From Alexandria, With Love

Author's Note: This is really the first attempt I've had at writing a Final Fantasy IX fanfic. I hope it's up to par with the rest of what's read here. As always I own nothing, especially everything that's rightfully entitled to the creators of FFIX and Squaresoft. The only thing that's mine is the love I have for this magnificent game and as of now, Cheios, Patrick, and Aylen.

Chapter One

The musty air was a complete given, and she would've been surprised to find the rickety little tavern in any other condition – especially at this hour at night. She jumped a bit when the rotting wood began to crumple beneath the door handle; a surprise she should've expected. 'Maybe I'm just not cut out to do this.' The shivering hinges that allowed the door to hang sloppily in its frame creaked with disapproval as she opened it further. It was like peering into the home of the foul and the utterly hopeless; the faces were unblinking, and all that moved was the occasional sloshing of froth in the bottom of a mug, a signal to the waitress that one had not finished sinking themselves into bleak desolation. Judging the appearance of what seemed to be the only woman working, she must've been there for hours.

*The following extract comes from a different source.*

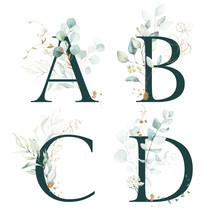 Dark Green Floral Alphabet Set - Letters A, B, C, D With Green Leaves, Botanic Branch Bouquet Composition. Unique Collection For Wedding Invites Decoration And Many Other Concept Ideas.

Dagger slipped through the tavern easily enough. She'd assumed before she'd left that she'd fit right in, cleverly donning a tattered black cloak with an oversized hood. Next to the young man, hardly old enough to be twenty, however, she'd blended in about as well as a zebra would in a gaggle of geese. She momentarily feared for her secrecy, not wanting to be recognized, but it turned to be a fleeting notion. The troll-like people occupying the tables were either too drunk to notice her or they were too accustomed to making contact with mysterious, masked strangers. Dagger naturally assumed both, considering just where in Alexandria the bar was located. If the moon's shadow's cast this place in a natural, impenetrable darkness, then it could just as easily cast a shadow on a man's conscious. She didn't doubt that the misdoings that happened here were often unforgivable.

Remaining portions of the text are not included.